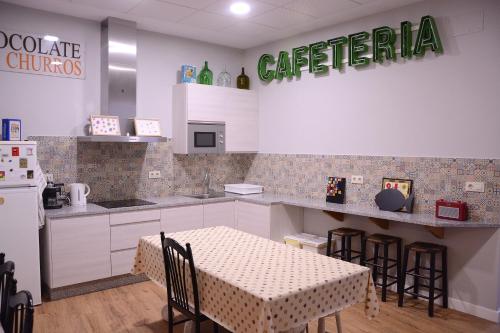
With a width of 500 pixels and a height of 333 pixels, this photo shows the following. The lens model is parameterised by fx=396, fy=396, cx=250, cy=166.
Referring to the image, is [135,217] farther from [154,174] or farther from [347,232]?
[347,232]

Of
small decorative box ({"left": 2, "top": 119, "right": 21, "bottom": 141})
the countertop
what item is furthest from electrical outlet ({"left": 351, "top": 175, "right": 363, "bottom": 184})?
small decorative box ({"left": 2, "top": 119, "right": 21, "bottom": 141})

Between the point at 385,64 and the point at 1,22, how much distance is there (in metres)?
3.74

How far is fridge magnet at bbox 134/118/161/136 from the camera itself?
14.5ft

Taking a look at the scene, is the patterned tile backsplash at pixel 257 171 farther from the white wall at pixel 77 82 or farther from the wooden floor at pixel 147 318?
the wooden floor at pixel 147 318

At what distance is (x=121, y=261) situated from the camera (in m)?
3.95

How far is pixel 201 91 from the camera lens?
480 centimetres

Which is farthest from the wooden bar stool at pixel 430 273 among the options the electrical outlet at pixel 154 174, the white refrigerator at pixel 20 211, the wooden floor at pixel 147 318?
the white refrigerator at pixel 20 211

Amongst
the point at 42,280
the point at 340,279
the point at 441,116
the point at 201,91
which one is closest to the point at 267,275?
the point at 340,279

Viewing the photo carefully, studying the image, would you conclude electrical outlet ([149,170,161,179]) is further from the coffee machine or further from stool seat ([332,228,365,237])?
stool seat ([332,228,365,237])

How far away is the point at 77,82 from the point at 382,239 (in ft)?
11.5

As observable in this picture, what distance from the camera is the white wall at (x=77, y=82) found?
389 cm

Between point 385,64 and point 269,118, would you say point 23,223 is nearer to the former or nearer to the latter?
point 269,118

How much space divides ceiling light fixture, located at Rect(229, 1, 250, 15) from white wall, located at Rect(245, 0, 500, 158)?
3.39 ft

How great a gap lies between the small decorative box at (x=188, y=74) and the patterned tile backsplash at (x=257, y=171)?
0.85m
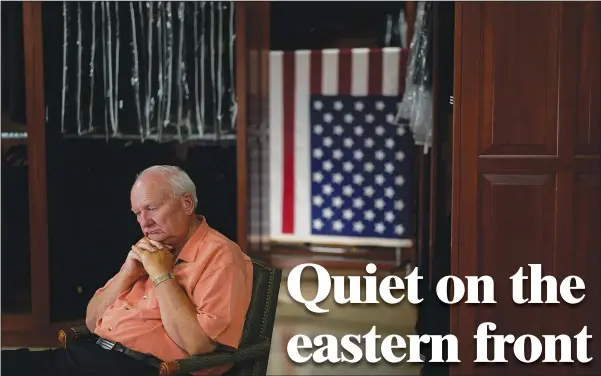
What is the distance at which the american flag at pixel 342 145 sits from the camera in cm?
546

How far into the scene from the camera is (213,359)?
181 centimetres

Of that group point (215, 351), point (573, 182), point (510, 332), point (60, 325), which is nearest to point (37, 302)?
point (60, 325)

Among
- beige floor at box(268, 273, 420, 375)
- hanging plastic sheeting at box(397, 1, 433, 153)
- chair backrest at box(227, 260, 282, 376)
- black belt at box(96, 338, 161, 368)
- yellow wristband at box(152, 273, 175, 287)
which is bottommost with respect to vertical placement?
beige floor at box(268, 273, 420, 375)

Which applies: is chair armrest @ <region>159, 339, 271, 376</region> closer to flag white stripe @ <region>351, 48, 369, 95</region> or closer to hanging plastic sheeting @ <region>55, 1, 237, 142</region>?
hanging plastic sheeting @ <region>55, 1, 237, 142</region>

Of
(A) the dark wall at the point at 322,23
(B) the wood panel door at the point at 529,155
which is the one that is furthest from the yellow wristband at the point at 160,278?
(A) the dark wall at the point at 322,23

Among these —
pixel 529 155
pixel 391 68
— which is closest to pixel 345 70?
pixel 391 68

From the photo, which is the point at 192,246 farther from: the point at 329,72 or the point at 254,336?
the point at 329,72

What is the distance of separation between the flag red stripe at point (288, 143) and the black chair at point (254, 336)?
3.57m

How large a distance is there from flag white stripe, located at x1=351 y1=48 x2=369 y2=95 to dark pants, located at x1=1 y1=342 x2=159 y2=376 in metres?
Result: 3.85

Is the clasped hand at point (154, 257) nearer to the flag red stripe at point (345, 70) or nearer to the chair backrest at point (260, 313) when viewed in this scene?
the chair backrest at point (260, 313)

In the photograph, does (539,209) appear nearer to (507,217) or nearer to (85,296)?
(507,217)

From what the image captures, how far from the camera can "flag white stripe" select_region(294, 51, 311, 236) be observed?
555 cm

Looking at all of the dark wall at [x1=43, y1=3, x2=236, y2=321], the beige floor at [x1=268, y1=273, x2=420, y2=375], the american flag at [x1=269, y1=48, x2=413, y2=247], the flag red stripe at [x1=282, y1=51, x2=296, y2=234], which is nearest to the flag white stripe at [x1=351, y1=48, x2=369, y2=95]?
the american flag at [x1=269, y1=48, x2=413, y2=247]

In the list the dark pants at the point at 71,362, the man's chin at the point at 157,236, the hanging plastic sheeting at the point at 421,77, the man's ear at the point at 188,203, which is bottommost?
the dark pants at the point at 71,362
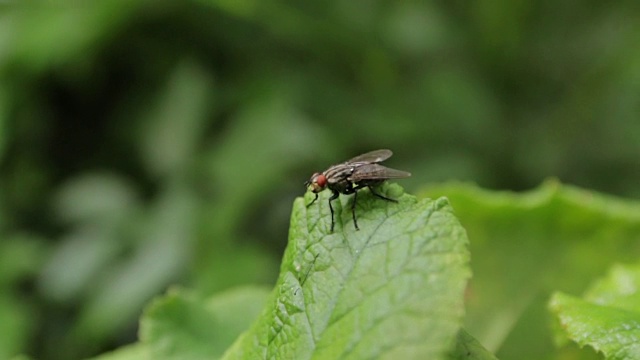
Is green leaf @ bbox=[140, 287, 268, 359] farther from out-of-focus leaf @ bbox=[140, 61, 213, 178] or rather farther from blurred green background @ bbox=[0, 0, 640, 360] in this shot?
out-of-focus leaf @ bbox=[140, 61, 213, 178]

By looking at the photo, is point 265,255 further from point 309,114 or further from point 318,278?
point 318,278

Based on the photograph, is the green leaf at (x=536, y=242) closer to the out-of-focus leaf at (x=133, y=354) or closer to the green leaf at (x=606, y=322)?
the green leaf at (x=606, y=322)

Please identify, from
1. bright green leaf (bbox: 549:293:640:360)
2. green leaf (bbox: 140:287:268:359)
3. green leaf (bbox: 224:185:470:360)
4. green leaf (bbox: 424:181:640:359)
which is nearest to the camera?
green leaf (bbox: 224:185:470:360)

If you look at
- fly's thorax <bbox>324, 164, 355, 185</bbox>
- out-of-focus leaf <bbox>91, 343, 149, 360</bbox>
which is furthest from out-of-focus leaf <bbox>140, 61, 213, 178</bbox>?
fly's thorax <bbox>324, 164, 355, 185</bbox>

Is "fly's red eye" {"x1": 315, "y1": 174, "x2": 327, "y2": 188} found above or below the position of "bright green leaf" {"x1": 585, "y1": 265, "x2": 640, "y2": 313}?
above

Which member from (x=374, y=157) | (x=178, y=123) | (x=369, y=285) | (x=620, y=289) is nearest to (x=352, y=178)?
(x=374, y=157)

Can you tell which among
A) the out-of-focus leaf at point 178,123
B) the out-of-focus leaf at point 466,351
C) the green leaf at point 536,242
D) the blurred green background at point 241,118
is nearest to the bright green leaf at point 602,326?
the out-of-focus leaf at point 466,351

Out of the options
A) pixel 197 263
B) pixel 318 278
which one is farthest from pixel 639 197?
pixel 318 278
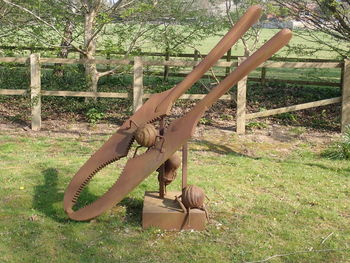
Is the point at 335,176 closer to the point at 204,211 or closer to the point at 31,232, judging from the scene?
the point at 204,211

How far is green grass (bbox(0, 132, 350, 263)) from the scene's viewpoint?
180 inches

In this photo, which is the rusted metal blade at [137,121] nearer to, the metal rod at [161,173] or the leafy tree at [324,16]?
the metal rod at [161,173]

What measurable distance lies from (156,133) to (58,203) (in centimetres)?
168

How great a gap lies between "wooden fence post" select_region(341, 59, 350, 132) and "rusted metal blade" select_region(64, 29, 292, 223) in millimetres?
5951

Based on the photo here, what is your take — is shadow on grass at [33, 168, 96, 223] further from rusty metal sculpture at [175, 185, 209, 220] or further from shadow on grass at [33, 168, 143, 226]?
rusty metal sculpture at [175, 185, 209, 220]

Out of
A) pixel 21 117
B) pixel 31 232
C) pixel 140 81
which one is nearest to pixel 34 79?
pixel 21 117

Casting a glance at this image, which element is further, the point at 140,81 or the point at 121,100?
the point at 121,100

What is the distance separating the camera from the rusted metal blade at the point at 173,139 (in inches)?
170

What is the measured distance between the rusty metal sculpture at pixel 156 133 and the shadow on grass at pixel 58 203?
0.43 metres

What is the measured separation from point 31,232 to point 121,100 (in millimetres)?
7133

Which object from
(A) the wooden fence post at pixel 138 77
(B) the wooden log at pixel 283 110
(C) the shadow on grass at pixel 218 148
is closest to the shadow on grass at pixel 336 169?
(C) the shadow on grass at pixel 218 148

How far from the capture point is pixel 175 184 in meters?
6.50

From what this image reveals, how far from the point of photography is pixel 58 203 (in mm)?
5684

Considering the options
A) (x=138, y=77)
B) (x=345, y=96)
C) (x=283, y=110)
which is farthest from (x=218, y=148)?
(x=345, y=96)
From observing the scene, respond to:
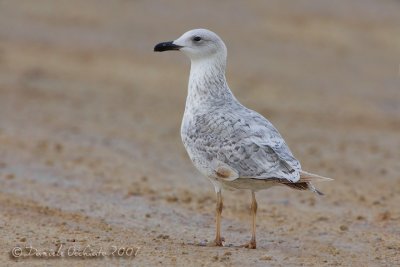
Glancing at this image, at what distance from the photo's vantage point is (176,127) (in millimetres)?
16062

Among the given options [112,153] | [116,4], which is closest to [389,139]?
[112,153]

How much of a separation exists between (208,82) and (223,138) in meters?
0.86

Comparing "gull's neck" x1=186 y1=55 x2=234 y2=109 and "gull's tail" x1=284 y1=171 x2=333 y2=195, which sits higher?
"gull's neck" x1=186 y1=55 x2=234 y2=109

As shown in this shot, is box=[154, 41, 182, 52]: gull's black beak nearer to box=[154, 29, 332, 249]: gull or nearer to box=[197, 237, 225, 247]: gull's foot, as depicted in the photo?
box=[154, 29, 332, 249]: gull

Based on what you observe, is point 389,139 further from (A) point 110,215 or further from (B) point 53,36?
(B) point 53,36

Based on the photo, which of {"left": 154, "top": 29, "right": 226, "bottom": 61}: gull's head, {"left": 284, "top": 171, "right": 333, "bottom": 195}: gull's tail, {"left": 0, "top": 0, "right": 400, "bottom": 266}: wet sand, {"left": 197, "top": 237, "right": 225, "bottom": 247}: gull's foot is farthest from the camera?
{"left": 154, "top": 29, "right": 226, "bottom": 61}: gull's head

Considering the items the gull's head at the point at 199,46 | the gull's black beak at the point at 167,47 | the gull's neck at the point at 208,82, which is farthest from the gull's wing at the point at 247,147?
the gull's black beak at the point at 167,47

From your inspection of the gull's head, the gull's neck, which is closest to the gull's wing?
the gull's neck

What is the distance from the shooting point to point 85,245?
7988mm

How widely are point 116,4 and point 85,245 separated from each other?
60.3ft

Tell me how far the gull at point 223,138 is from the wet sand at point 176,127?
22.9 inches

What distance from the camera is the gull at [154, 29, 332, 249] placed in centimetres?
801

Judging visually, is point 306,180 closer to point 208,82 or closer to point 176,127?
point 208,82

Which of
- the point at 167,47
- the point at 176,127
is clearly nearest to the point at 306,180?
the point at 167,47
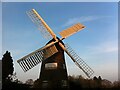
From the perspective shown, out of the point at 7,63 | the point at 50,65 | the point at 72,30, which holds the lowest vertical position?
the point at 50,65

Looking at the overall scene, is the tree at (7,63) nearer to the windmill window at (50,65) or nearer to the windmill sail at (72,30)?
the windmill window at (50,65)

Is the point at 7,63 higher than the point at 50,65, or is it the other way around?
the point at 7,63

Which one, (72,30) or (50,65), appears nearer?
(50,65)

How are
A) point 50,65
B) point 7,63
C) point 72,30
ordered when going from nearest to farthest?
point 50,65 → point 72,30 → point 7,63

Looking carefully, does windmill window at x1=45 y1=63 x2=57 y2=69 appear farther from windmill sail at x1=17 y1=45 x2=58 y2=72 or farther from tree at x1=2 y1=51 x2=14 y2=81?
tree at x1=2 y1=51 x2=14 y2=81

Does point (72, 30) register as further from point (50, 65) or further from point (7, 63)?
point (7, 63)

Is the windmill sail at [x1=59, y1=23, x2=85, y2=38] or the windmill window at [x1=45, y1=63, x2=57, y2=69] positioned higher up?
the windmill sail at [x1=59, y1=23, x2=85, y2=38]

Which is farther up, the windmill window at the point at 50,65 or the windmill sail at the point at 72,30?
the windmill sail at the point at 72,30

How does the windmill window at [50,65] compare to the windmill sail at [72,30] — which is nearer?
the windmill window at [50,65]

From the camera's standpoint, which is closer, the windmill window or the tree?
the windmill window

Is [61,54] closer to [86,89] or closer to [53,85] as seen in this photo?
[53,85]

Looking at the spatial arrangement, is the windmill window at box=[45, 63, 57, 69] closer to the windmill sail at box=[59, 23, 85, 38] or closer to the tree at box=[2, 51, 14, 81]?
the windmill sail at box=[59, 23, 85, 38]

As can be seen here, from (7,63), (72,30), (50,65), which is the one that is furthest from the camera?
(7,63)

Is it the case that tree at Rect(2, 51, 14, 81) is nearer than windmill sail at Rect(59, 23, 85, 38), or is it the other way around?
windmill sail at Rect(59, 23, 85, 38)
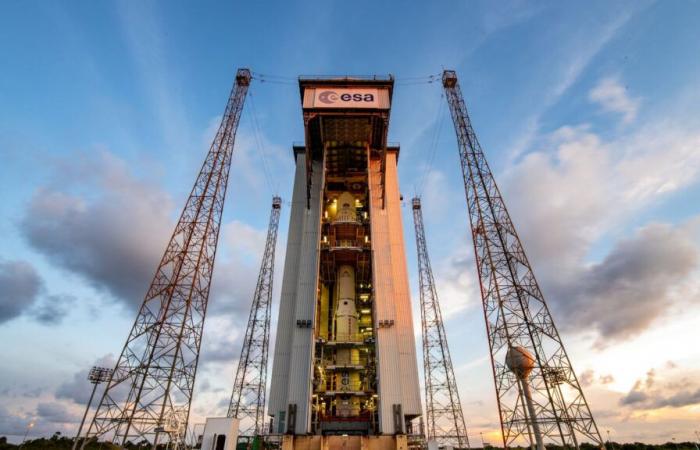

+===+

Print the items word for word, starting at their very first line and stopping after the line that contains "480 centimetres". Leave the pictures out of your answer.

With a width of 500 pixels and a height of 333 pixels, this photo shows the following. The lens model is parameterised by fx=396, fy=396, cx=250, cy=166.
Referring to the image, is [135,217] farther from [154,174] or farther from [347,232]?
[347,232]

Of
small decorative box ({"left": 2, "top": 119, "right": 21, "bottom": 141})
the countertop
what item is furthest from electrical outlet ({"left": 351, "top": 175, "right": 363, "bottom": 184})?
small decorative box ({"left": 2, "top": 119, "right": 21, "bottom": 141})

Between the point at 385,64 and the point at 1,22, how much distance is there (in metres)?
3.74

How far is fridge magnet at bbox 134/118/161/136 from the camera itself?
14.5ft

Taking a look at the scene, is the patterned tile backsplash at pixel 257 171 farther from the white wall at pixel 77 82 or farther from the wooden floor at pixel 147 318?
the wooden floor at pixel 147 318

At what distance is (x=121, y=261) situated from the camera (in m)?
3.95

How far is pixel 201 91 from the camera lens?
480 centimetres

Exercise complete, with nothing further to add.